
      • newsomix9xl a day ago ago

        In humans this is often called impulsivity, the preference for smaller sooner outcomes. This is often seen in children and animals and in some adult human behavior.

        An impulsive choice is not optimal. You can buy a cheaper pack of gum at Costco in a week or get one for three times the cost right now.

    • ainch 2 days ago ago

      There is a field of hierarchical RL in which the optimisation occurs over a range of time scales/abstraction. But I'm not aware of much practical success for these approaches so far.

  • programjames 2 days ago ago

    I skimmed through the book, and it's lacking the information theory foundations. For example, "trust region methods" come from maximizing the policy's relative entropy (to a reference policy) under a tournament system where high-scoring agents are exponentially likely to survive. In general, a reward is the negative bits it costs an environment to propagate an agent (multiplied by some temperature).

Data under study:
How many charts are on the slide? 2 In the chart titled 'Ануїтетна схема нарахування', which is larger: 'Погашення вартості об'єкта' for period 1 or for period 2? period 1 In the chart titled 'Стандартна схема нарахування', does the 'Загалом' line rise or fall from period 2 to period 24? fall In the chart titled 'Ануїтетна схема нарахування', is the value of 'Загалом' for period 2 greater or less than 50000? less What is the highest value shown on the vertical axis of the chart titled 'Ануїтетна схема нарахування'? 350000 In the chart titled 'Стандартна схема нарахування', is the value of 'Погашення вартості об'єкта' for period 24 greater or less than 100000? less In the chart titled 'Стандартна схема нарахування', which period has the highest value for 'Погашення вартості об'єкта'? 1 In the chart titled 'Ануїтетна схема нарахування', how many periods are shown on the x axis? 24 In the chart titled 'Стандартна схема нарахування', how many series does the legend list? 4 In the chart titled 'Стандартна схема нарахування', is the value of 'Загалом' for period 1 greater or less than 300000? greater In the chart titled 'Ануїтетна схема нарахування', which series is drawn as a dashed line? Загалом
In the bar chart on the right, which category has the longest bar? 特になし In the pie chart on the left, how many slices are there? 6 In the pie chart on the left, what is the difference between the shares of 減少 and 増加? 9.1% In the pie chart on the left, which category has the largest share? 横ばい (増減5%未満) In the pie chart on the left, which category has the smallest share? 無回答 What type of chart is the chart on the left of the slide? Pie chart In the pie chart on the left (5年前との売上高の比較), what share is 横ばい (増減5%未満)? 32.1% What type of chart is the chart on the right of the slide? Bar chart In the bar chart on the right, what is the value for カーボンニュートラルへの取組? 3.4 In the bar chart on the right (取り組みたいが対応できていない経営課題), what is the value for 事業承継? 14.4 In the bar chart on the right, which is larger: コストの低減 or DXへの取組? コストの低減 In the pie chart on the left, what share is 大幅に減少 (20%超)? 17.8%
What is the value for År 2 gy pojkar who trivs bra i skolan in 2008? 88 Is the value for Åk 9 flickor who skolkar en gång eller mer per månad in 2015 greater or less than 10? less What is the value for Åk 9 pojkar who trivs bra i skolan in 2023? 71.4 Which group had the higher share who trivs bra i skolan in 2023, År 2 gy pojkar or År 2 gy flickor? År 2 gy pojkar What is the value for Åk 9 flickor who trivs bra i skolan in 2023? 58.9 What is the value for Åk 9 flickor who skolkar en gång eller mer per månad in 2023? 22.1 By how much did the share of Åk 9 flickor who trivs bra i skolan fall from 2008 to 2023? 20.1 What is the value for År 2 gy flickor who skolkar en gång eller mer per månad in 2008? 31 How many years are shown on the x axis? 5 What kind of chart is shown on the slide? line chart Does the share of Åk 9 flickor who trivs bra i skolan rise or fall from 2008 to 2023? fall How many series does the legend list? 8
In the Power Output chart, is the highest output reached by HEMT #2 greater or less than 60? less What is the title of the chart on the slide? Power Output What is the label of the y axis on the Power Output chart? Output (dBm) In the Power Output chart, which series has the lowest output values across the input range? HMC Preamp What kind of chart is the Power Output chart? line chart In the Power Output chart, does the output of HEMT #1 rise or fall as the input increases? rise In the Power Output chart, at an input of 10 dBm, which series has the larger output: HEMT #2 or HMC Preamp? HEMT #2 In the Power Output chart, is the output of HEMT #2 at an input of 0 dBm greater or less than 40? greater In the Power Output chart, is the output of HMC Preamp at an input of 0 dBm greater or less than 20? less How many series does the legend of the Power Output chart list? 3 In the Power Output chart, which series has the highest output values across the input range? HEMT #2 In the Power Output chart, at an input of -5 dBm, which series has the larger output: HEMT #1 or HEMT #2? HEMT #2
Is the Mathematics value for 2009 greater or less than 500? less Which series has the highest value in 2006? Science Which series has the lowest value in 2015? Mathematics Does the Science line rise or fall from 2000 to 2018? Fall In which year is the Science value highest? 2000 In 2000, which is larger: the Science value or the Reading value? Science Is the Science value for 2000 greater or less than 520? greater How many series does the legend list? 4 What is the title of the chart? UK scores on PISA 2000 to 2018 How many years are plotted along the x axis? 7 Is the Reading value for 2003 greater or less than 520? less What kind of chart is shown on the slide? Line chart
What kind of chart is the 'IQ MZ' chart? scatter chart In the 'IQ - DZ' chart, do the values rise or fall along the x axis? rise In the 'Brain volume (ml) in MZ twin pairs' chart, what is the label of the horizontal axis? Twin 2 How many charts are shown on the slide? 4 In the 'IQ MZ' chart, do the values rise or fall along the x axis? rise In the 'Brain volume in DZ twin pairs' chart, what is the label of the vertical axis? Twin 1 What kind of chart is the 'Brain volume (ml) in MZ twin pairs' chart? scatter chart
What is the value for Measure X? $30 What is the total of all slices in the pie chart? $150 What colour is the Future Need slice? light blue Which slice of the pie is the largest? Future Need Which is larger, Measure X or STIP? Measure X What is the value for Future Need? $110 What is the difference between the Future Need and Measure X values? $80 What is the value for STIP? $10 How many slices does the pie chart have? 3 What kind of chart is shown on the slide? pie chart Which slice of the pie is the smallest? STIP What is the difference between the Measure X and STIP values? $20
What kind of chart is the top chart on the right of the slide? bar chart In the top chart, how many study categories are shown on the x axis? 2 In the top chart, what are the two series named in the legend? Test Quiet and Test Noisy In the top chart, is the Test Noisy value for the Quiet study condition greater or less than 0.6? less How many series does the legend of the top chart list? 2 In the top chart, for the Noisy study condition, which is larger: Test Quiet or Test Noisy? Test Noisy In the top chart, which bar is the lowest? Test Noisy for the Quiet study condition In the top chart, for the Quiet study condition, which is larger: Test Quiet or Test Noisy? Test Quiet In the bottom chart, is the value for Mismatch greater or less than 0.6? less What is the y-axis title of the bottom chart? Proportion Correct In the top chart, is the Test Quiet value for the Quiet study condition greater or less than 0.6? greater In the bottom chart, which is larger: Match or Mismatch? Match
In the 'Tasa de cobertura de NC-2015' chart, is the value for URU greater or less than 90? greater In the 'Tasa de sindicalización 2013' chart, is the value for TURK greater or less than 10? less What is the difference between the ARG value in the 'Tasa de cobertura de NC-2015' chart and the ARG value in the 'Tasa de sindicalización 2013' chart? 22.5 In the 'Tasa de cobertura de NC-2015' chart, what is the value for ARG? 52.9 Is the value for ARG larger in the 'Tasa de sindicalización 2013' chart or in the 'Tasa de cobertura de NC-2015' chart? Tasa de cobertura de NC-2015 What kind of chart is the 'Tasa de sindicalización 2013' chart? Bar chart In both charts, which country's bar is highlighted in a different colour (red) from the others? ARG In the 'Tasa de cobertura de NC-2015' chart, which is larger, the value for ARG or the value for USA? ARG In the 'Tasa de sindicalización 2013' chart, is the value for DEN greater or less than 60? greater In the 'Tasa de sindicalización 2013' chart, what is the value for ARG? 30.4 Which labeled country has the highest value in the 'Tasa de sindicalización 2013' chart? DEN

Tasks for this exercise:
1) Retype the reinforcement learning comment thread from "In humans this" to "approaches so far.", keeping every word and mark unchanged.
2) Extend the reinforcement learning comment thread, picking up right after its final sentence.

Answers to this exercise:
1)
In humans this is often called impulsivity, the preference for smaller sooner outcomes. This is often seen in children and animals and in some adult human behavior.

        An impulsive choice is not optimal. You can buy a cheaper pack of gum at Costco in a week or get one for three times the cost right now.

    • ainch 2 days ago ago

      There is a field of hierarchical RL in which the optimisation occurs over a range of time scales/abstraction. But I'm not aware of much practical success for these approaches so far.

2)
    • ainch 2 days ago ago

      Do you have a good source on this information theory framing? I don't remember it being covered in Sutton & Barto.

      • porridgeraisin a day ago ago

        It's just another way to frame it. It's as foundational as the many other ways to frame it. I'm not aware of any major insight you get specifically from this framing. Is there one?

  • verdverm 2 days ago ago

    This looks like a good pre-read for Nathan Lambert's https://rlhfbook.com/

  • janalsncm 2 days ago ago

    I wonder what Sutton thinks about some of the more recent innovations in RL like GRPO. In some ways it’s new, in other ways it’s an echo of RLOO.

    • porridgeraisin a day ago ago

      GRPO is policy gradient/PPO with your value function baseline monte carlo estimated using k rollouts. The only new thing is finding out it works well with binary rewards and LLM policies.

      • janalsncm a day ago ago

        It is a huge improvement to PPO because you don’t need a separate critic model which cuts memory costs in half and stabilizes training.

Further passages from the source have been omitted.